En ese instante, el mesero se detuvo a nuestro lado para anunciar que no tenían lo que habíamos ordenado. Don Juan rió en alta voz y pidió tortillas y frijoles. El mesero torció despectivamente la boca y dijo que no servían eso; sugirió filete o pollo. Optamos por una sopa.
Comimos en silencio. No me gustó la sopa, ni pude terminarla, pero don Juan vació su propio plato.
– Me he puesto mi traje -dijo de repente- para hablarte de algo, algo que ya conoces pero que necesita aclararse si va a ser efectivo. He esperado hasta ahora, porque Genaro siente que no sólo debes estar dispuesto a emprender el camino del conocimiento, sino que tus esfuerzos, por sí mismos, deben ser lo bastante impecables para hacerte digno de tal conocimiento. Te has portado muy bien. Ahora te diré cuál es la explicación de los brujos.
Hizo una nueva pausa, se frotó las mejillas y jugó con su lengua dentro de la boca, como si se palpara los dientes.
– Voy a hablarte del tonal y del nagual -dijo, y me dirigió una mirada penetrante.
Ésta era la primera vez que usaba esos dos términos en mi presencia. Yo tenía una vaga familiaridad con ellos, gracias a la literatura antropológica sobre las culturas de México central. Sabia que el "tonal" era, según la creencia, una especie de espíritu guardián, generalmente un animal, que el niño obtenía al nacer y con el cual tenía lazos íntimos por el resto de su vida. "Nagual" era el nombre dado al animal en que los brujos, supuestamente, podían transformarse, o al brujo que efectuaba tal transformación.
– Éste es mi tonal -dijo don Juan, frotándose las manos en el pecho.
– ¿Su traje?
– No. Mi persona.
Se golpeó el pecho y los muslos y los flancos del costillar.
– Mi tonal es todo esto.
Explicó que cada ser humano tenía dos facetas, dos entidades distintas, dos contrapartes que entraban en funciones en el instante del nacimiento; una se llamaba "tonal" y la otra "nagual".

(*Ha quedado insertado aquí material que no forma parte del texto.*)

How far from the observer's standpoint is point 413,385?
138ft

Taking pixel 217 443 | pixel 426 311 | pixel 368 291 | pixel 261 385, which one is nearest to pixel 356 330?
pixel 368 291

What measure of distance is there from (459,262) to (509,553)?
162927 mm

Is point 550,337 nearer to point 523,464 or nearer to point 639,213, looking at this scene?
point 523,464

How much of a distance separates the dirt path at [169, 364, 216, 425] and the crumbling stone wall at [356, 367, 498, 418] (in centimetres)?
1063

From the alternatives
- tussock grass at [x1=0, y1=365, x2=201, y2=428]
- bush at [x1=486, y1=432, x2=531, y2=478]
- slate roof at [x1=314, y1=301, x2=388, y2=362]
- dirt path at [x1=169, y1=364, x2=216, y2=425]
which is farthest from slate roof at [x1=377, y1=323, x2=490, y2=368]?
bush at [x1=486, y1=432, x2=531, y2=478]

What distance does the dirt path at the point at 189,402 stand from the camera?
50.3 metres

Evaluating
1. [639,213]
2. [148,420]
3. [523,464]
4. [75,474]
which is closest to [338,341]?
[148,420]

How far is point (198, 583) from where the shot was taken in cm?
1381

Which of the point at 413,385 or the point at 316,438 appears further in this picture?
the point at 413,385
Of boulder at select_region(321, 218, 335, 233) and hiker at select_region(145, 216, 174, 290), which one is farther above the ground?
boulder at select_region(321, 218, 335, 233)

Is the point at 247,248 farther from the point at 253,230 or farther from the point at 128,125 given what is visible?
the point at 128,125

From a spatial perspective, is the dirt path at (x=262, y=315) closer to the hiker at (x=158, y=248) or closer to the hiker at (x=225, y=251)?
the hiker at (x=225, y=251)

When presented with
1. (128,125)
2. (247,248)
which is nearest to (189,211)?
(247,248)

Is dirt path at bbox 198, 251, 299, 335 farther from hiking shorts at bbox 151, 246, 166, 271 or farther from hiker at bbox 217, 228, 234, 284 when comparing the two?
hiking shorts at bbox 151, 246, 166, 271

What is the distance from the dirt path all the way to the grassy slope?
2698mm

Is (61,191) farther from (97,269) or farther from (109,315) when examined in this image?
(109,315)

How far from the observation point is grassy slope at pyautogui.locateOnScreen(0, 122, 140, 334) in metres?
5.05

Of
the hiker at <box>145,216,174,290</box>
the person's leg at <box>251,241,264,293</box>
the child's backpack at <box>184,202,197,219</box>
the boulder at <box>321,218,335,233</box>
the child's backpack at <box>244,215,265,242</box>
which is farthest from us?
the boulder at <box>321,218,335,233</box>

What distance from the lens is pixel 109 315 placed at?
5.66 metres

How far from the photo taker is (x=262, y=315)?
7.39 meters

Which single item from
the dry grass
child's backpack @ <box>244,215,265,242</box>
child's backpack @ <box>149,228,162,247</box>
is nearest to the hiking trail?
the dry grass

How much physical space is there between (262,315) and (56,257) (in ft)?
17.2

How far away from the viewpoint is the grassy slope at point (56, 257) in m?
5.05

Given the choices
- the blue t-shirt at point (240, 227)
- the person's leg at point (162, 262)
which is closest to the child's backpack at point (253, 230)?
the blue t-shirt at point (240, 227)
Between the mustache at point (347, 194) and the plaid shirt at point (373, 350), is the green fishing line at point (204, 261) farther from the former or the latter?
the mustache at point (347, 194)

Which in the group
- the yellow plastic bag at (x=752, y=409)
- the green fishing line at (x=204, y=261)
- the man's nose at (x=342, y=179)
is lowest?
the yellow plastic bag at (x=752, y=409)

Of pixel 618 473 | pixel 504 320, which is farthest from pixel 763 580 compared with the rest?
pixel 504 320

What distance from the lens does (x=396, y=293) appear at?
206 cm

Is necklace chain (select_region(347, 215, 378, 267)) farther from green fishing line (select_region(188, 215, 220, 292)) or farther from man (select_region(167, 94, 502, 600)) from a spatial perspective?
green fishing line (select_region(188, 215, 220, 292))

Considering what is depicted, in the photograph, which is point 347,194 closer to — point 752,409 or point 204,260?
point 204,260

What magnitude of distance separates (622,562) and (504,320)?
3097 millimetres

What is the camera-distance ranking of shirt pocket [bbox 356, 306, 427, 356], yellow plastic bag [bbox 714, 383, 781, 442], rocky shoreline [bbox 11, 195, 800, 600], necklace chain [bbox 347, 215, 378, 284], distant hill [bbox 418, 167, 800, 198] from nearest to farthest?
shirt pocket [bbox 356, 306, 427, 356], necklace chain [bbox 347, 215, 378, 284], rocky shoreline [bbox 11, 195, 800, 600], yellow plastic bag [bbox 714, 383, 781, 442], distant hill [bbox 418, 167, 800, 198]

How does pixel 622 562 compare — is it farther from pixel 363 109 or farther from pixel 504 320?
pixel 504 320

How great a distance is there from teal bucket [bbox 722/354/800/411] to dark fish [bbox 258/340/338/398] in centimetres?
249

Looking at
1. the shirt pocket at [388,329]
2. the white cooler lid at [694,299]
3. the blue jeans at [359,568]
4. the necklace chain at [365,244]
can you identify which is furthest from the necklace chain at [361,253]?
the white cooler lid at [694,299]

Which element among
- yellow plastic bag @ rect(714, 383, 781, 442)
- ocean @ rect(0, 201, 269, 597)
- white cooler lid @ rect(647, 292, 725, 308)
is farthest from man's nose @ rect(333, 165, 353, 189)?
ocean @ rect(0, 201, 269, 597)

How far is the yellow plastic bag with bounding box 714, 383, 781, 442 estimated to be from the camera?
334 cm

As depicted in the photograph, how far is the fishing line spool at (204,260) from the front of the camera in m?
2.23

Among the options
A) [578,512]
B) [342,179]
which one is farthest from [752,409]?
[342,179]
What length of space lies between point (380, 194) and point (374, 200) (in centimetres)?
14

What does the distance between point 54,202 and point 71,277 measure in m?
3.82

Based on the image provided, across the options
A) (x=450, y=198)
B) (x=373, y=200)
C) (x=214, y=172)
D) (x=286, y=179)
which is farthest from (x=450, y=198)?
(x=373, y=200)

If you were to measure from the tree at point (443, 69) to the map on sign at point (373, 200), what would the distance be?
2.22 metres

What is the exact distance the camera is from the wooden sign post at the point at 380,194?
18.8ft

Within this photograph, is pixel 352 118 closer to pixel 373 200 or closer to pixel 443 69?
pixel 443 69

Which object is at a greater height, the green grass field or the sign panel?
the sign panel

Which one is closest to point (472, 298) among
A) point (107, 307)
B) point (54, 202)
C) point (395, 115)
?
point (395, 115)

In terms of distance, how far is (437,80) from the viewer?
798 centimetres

Le dije lo que los antropólogos sabían acerca de ambos conceptos. Me dejó hablar sin interrumpirme.
– Bueno, lo que fuera que sepas del tonal y el nagual es pura tontería -dijo-. Yo me baso para decir esto en el hecho de que habría sido imposible que alguien te hablara antes de lo que yo te estoy diciendo acerca del tonal y del nagual. Cualquier idiota se podría dar cuenta de que no sabes nada, porque para conocer al tonal y al nagual tendrías que ser brujo y no lo eres. O habrías tenido que hablar de ellos con un brujo, y no lo has hecho. Conque olvídate o tira de lado todo cuanto has oído antes, porque nada de eso se puede aplicar.